» Your objective
Please find all lines containing "Zealand" in the listing below and copy them.

» Input data
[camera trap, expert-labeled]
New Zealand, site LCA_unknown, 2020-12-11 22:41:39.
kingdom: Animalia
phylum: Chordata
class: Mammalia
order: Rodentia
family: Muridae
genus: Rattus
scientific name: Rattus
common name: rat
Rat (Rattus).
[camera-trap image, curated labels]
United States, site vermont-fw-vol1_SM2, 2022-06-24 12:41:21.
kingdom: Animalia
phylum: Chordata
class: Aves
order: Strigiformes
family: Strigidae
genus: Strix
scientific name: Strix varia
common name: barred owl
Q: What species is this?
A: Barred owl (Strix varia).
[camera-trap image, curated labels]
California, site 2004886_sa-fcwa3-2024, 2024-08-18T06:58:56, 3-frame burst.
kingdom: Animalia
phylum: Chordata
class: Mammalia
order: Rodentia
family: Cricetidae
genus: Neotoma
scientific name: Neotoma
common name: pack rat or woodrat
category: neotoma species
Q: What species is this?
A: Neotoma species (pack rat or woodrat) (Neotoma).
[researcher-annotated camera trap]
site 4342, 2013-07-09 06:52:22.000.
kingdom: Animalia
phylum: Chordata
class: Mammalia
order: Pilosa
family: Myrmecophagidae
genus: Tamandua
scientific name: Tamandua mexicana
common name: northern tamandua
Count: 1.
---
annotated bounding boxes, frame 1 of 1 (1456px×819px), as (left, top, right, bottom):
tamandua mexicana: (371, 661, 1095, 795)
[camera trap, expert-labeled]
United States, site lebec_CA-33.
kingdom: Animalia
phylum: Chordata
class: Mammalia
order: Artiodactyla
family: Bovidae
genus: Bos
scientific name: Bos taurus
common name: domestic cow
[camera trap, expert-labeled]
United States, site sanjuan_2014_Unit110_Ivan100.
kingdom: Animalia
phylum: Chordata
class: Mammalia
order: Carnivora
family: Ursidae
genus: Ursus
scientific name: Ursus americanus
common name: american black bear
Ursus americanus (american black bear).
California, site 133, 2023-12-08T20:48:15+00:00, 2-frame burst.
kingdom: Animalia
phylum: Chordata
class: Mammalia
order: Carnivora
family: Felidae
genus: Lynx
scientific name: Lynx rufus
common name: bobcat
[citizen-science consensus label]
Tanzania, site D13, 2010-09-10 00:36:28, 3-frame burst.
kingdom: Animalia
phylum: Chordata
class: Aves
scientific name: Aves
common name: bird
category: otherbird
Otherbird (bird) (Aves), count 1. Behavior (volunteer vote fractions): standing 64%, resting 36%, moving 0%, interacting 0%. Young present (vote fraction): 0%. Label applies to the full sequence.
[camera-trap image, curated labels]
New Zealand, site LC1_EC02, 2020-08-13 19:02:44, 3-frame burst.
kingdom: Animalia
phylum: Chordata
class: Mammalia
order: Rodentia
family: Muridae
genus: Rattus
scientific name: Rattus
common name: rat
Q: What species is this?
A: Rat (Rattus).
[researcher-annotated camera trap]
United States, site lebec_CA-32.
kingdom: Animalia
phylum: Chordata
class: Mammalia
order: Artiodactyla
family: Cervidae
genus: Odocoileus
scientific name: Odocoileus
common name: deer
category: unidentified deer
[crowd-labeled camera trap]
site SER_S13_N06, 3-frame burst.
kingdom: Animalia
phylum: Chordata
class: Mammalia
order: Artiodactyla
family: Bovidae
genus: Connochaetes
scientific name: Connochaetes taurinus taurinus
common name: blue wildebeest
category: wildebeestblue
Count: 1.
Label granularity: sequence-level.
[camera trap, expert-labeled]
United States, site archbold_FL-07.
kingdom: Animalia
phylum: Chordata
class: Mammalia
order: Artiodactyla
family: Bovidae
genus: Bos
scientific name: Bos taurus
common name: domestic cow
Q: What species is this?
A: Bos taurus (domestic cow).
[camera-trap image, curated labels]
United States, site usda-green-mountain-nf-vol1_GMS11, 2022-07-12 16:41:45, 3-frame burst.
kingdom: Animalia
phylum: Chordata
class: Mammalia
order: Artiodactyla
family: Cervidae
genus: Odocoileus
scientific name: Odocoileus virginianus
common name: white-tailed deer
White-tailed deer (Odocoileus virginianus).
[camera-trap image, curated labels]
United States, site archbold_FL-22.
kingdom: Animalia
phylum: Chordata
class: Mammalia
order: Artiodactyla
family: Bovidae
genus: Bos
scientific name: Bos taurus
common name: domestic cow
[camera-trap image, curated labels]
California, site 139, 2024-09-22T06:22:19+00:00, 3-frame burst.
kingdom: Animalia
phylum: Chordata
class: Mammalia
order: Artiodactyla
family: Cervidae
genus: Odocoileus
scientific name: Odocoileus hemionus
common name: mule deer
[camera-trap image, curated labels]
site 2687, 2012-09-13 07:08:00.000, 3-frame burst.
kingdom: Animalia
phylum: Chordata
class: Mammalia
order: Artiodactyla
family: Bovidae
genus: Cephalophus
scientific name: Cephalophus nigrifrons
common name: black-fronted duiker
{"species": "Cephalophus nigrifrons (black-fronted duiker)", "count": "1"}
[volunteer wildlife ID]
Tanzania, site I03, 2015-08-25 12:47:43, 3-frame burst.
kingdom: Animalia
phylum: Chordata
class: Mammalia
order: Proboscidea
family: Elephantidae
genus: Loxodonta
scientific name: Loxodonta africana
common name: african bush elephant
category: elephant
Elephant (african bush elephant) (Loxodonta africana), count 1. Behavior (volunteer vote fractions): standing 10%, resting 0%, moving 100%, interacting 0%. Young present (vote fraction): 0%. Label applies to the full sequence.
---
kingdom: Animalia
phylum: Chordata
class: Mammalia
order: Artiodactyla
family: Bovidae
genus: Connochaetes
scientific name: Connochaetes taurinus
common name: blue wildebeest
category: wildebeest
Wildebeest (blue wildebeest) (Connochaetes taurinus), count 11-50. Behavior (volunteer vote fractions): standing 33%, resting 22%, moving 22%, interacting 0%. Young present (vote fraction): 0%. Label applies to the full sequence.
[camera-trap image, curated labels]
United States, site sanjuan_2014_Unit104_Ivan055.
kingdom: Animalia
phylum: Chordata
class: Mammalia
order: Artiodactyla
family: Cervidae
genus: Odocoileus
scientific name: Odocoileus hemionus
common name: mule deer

» Answer for the task
New Zealand, site LCA_unknown, 2020-12-11 22:41:39.
New Zealand, site LC1_EC02, 2020-08-13 19:02:44, 3-frame burst.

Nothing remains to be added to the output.